Monday 29 October 2012

Goat Milk - handle with care


LegatoGelato

              Smooth Taste…Island Pace

 
Handling with care

          Milk is a complicated product and it is a delicate product as well. At our dairy we are very careful when handling the milk and very clean to prevent any kind of contamination.

          Goat milk is different in a number of ways from cow milk. The fat molecules of goat milk are smaller than cow and are much more delicate. This is one of the reason goat milk is easier to digest but it also makes it more of a challenge to keep it intact and flavorful.

          A big difference between using store bought processed milk and using our homegrown milk is our milk is not altered or supplemented. What comes from the goats is what makes our awesome gelato.

 I don’t know how many of you realize but when the dairy sends its cow milk to the plant, it undergoes a huge amount of processing.

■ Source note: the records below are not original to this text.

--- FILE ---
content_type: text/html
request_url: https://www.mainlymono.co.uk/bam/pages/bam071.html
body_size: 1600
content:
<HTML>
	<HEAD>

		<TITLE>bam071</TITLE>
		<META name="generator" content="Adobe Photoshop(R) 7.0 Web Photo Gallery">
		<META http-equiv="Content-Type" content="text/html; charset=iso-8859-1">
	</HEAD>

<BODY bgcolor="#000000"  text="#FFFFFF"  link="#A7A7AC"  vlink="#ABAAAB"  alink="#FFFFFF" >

The milk is received, chilled, stored, pasteurized, and then taken apart. The fat, solids, and proteins are extracted, and whatever else has value is removed. Then to make whole milk the components are recombined in the correct amounts.

          All of the commercial ice cream recipes use this principle to construct their ice cream. You take x amount of 18% milk fat plus y amount of milk solids and so much liquid milk at 3.5% fat level, add glucose and sugar, flavours/chemicals and then all those weird gums and beans… Not very appetizing to me. It might taste good but it’s not very wholesome.

          I really believe that for food to be healthy is has to be less processed and less abused. Every time you manipulate a foodstuff, you change or degrade it. We carefully handled our milk.

We use bucket milkers, no long plastic lines carrying the milk to a big tank. Our milk goes from the goat down a 6-inch tube to the stainless steel milk pail. When the pail is full, it is carefully poured & filtered into a 12 L white food grade bucket. Then the bucket is placed into a tank of water set at 1-4° C. From there we drive a load of buckets to the dairy processing plant, carefully poured into the pasteurizer, mixed with the fruits/flavours, heated, and gently pumped into new buckets. After chilling overnight, we pour the mix into the batch freezer and 15 minutes later, it is gelato.

          The most agitation the milk receives is in the batch freezer and it churns the milk & flavour mixture slower than a dryer rotates.

          Our milk will vary in its components throughout the year, following the natural cycles that change with the seasons. We will follow the seasons and offer flavours that fit and take advantage of the wonderful local fruits and flavours that are available on Vancouver Island.

          I can promise you that it will be smooth and luscious, and a real treat.